Biotech companies of all sizes had long resisted the government’s plan to “retarget” the incentives scheme, including stricter caps on refunds and offsets. When they simplified these changes in the October budget, it resulted in billions flowing back into the system and companies like ResMed believe they will benefit.
“Under the new rules, ResMed will benefit from an incremental tax offset of 16.5c per additional dollar spent on R&D – up from 8.5c under the prior rules,” Mr Sandercock said. ResMed has long argued that changes to the incentives will boost Australia’s competitiveness on a global scale.
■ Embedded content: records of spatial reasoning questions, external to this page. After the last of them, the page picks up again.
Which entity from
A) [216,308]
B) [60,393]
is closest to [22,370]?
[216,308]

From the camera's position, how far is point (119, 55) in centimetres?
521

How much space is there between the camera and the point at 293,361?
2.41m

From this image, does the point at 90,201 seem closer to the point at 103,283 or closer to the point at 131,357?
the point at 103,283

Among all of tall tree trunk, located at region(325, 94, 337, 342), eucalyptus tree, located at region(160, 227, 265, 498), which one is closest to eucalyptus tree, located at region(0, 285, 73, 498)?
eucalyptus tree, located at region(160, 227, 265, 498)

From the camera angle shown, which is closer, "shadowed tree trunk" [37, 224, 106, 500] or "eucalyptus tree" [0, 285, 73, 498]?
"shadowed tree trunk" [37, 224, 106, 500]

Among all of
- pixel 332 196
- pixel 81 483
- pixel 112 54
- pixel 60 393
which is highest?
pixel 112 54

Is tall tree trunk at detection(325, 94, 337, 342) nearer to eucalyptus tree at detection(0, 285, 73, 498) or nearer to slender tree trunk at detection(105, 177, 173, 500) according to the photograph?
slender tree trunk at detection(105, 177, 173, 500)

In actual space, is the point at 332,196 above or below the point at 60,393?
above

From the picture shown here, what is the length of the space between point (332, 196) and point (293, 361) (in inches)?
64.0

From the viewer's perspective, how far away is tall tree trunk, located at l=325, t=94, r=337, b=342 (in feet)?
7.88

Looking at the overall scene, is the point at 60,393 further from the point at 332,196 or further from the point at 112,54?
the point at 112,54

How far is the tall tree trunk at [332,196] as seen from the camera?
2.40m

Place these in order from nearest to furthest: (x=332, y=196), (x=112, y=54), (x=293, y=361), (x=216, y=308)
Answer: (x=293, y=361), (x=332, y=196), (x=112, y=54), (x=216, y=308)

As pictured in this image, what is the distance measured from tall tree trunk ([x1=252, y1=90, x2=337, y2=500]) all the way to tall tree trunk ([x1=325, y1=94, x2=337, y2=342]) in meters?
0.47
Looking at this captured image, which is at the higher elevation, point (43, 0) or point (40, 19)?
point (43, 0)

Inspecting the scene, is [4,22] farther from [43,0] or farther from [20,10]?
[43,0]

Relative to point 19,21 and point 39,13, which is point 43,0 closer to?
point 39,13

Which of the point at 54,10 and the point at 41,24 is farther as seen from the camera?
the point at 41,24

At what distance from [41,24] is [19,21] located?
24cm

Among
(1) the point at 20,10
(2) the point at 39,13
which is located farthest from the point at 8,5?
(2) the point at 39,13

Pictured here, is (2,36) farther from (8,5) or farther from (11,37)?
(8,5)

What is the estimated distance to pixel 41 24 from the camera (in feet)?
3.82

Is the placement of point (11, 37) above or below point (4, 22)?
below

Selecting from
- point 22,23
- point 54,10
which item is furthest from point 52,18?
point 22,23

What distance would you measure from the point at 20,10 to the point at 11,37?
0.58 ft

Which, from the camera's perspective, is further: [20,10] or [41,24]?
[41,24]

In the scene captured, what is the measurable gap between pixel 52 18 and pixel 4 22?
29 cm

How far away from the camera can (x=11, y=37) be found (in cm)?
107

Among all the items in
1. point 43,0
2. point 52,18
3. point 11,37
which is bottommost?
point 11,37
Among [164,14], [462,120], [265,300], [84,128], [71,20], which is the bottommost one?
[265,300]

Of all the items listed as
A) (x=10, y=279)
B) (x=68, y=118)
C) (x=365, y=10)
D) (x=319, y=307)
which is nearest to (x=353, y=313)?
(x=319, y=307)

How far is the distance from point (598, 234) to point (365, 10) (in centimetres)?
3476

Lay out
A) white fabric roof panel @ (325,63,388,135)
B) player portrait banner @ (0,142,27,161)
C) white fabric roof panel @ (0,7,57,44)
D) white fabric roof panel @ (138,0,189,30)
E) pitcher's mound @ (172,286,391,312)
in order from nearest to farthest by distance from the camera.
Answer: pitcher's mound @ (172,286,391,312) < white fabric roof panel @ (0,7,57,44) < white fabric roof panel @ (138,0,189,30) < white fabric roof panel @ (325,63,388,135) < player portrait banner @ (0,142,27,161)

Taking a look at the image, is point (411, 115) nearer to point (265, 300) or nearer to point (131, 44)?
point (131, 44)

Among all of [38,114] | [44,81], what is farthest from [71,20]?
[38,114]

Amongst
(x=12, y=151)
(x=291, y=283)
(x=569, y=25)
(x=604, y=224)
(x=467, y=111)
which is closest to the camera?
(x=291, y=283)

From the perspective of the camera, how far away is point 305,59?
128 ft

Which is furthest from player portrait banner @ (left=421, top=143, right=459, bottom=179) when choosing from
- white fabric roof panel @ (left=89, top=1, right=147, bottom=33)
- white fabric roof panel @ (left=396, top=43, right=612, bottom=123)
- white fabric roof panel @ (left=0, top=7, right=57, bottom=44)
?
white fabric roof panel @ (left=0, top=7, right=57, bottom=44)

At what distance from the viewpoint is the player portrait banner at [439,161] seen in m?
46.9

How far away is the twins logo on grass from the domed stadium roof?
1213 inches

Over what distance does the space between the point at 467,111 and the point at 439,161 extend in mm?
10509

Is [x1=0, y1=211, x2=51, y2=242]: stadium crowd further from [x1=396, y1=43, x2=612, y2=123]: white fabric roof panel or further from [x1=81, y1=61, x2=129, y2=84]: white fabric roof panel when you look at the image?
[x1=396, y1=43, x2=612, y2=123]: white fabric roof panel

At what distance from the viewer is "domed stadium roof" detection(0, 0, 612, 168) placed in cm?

“Now more than ever, Australia needs to be seen as an attractive place for international businesses to invest.”
Cochlear had also lobbied hard for a rethink of the federal government’s research and development tax offsets scheme.
Mr Howitt said the change in caps for eligible expenditure will lead to Cochlear getting increased rebates once those changes come through.
“We will invest this rebate in growing the business,” he said.
Chief executive of lobby group AusBiotech, Lorraine Chiriou, said uncertainty over the research offsets policy in recent years has tempered enthusiasm for investments.
“All Australians – from bench, to business, to bedside – will benefit when this declining trajectory is reversed. Supporting [research] supports the country’s overall GDP, and will facilitate an environment that encourages businesses to invest in additional R&D to retain and grow Australian innovation,” she said.
Investors and industry experts says the Australian government should also brace for an increase in research and development tax incentive claims over the next two years as research investment and pent-up demand from trials paused throughout the pandemic leads to a boost in projects.
Managing partner of Australian venture capital firm OneVentures, Dr Paul Kelly, believes policymakers should be preparing for an increase in claims for offsets from biotech companies in the coming years.
“There have been delays in clinical trials, including across borders. There is going to be significant catch-up in 2021-2022,” he said.
When considering the price tag of that research to governments, however, the flow-on effects of this research have to be considered, he said.
“That substantial increase is also funding jobs and increasing expertise. The contract research organisations are really doing very well out of this.”
Prime Minister Scott Morrison at the University of Queensland. Medical research has been front and centre throughout the COVID-19 pandemic. Credit:Darren England/AAP (pool)
In the 2020 financial year, reported spending across the top 10 ASX-listed companies by market cap was $1.9 billion, up from $1.7 billion in 2019.
This is led by blood plasma giant CSL, which spent $US921.8 million ($1.3 billion) in 2020. CSL, which has a broad pipeline of research projects including its work on coronavirus treatments, told investors last year it expects to spend between 10 and 11 per cent of its revenues on R&D into the next year.
Australia’s research and development incentives scheme has also proved critical for small cap biotechs and unlisted firms, because many are yet to generate any revenue and receive direct refunds or cash offsets for their spending.
For businesses in the commercialisation stage, these refunds ticked upwards in 2020. COVID nasal spray developer Starpharma received a $5.7 million refund for costs over the past financial year, up from $4.9 million the year prior.
Cancer imaging startup Telix Pharmaceuticals reported a $5.8 million offset for the half, up from $5.3 million the same time last year.
Cash has been splashed throughout 2020 in hopes that Australia’s medical research prowess can help power the post-COVID economic recovery, particularly in Sydney and Melbourne.
When asked whether there will be greater scrutiny over research tax claims amid as R&D accelerates, a spokesman for the department of industry, science, energy and resources said the onus was on companies to ensure any claims they made were for genuine research activities.
“The department will continue to take a risk-based approach to reviewing applications and may examine registrations to ensure they comply with the eligibility requirements of the program, in line with standard practice,” they said in a statement.